For the local control effort, we use Nav2’s Model Predictive Path Integral (MPPI) controller, a modern predictive controller that generalizes traditional Model Predictive Control (MPC) with a sampling-based optimization approach. Instead of following the path point-by-point reactively, the MPPI controller generates many candidate control sequences by sampling perturbations around the robot’s current velocity profile and forward simulating resulting trajectories within its motion model. Each trajectory is evaluated against cost criteria such as path tracking error, obstacle avoidance, and smoothness, and the best sequence guides the robot’s next velocity command. Because MPPI optimizes over a prediction horizon and can incorporate multiple behavioral objectives through plugin-based cost functions, it tends to produce smoother, more adaptive motion in dynamic environments compared to simpler reactive controllers. This controller runs continuously at real-time rates (e.g., dozens of Hz), allowing Nav2 to robustly track the global path while handling unexpected obstacles and kinematic constraints.
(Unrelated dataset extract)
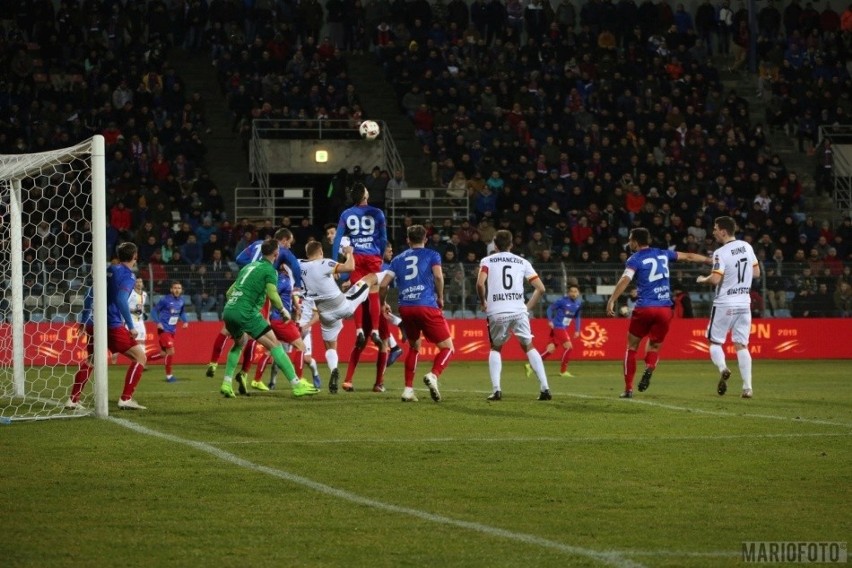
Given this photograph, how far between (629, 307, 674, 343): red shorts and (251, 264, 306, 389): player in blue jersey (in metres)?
4.45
Overall, this system cleanly decomposes autonomy into the three required pillars of perception, planning, and actuation, resulting in a clear and extensible architecture. Perception begins with raw LiDAR point clouds published by the Go2 robot, which are transformed and fused into a probabilistic occupancy grid using Bayesian log-odds updates. This map provides a consistent spatial representation of the environment that supports both exploration and navigation. Planning is handled at multiple levels: the frontier-based explorer selects high-level exploration goals that expand known free space, while the Nav2 stack computes global paths on the global costmap and refines them locally using a predictive MPPI controller that accounts for dynamic obstacles and robot kinematics. Finally, actuation is achieved by translating Nav2’s velocity commands into Go2-specific control messages through a dedicated interface node, enabling safe and smooth execution of planned motions on the physical robot. Together, these components form a modular system that satisfies the project requirements while remaining robust to environmental uncertainty and future extensions, such as using some computer vision techniques to identify potential humans or animals and localize them onto the map for search and rescue!